By separating detection from reasoning, persisting every observation in a queryable database, and orchestrating specialized agents through a structured hub-and-spoke pattern, the architecture delivers defect detection, policy enforcement, statistical analysis, and compliance audit trails from a single unified pipeline.
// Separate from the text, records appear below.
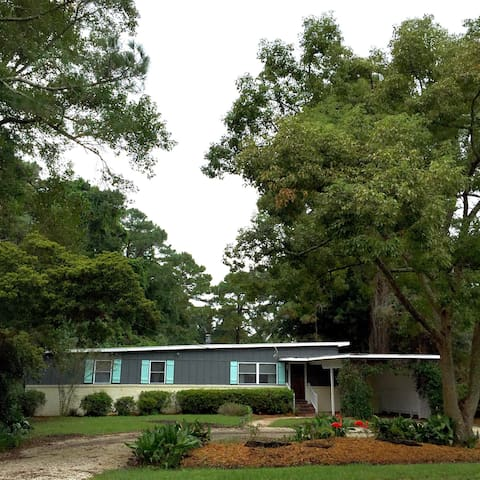 Bartow Bungalow, by it all - Saint Simons Island - Casa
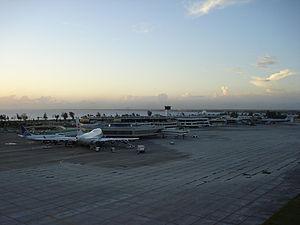 Las Américas International Airport - Image: MDSD Terminal A&Bview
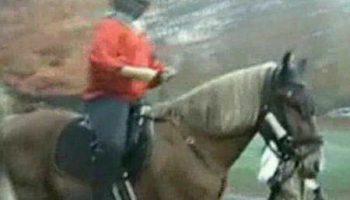 Подростка выгнали из школы потому что приехал на лошади в рыцарском костюме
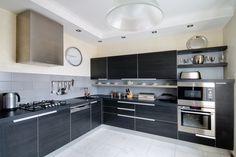 Design Trend: The Classic Black and White Kitchen Is Back! #HomeInterior #kitchen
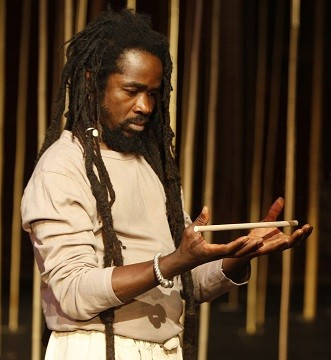 Magic Flute. Abdou Ouologuem. Photo by Pascal Victor - ArtComArt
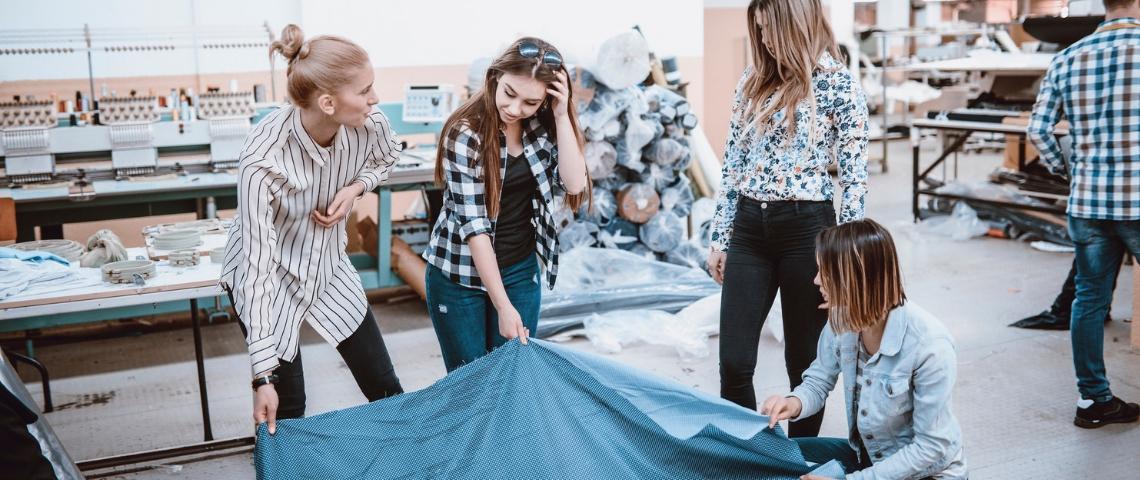Plusieurs femmes dans une usine textile
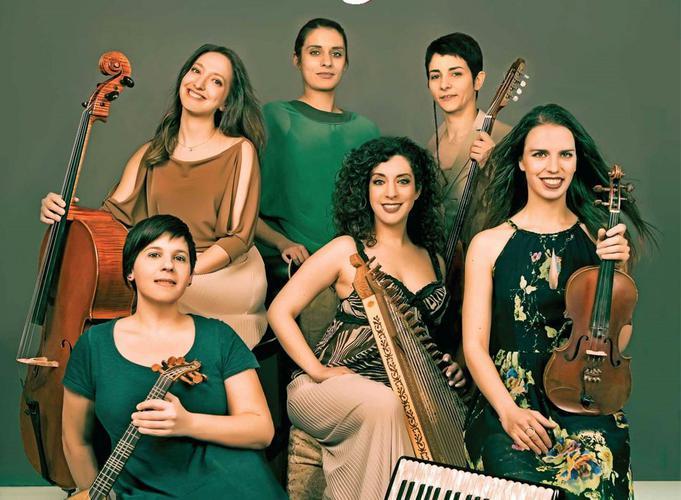 H oρχήστρα «Smyrna» στο ΠΕΡΑΝ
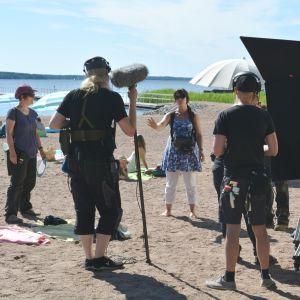 filminspelninga av Onneli ja Anneli på en sandstrand.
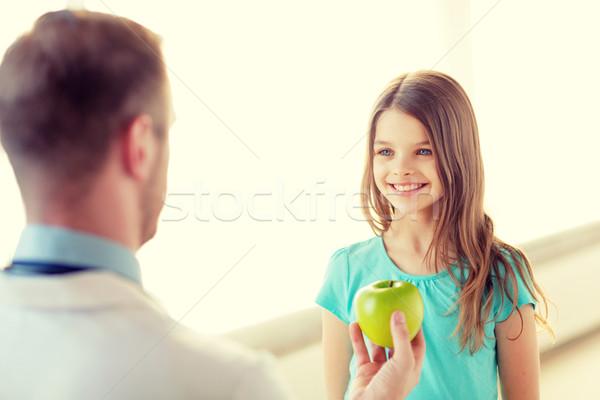 Stock foto: Männlichen · Arzt · Apfel · lächelnd · kleines · Mädchen · Gesundheitswesen · Kind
While the current implementation focuses on pipeline defect detection using image and video input, the same foundation scales to solar panels, bridges, manufacturing lines, and any domain where visual — or eventually multi-modal — defect detection meets structured analytical reasoning.
The system is not a dashboard — it is an operational edge AI pipeline. And with Intel OpenVINO as its inference and reasoning runtime, it is deployable on real hardware, with real data, at the edge.
This blueprint is a proof of concept and is not intended for production use. Other names and brands may be claimed as the property of others.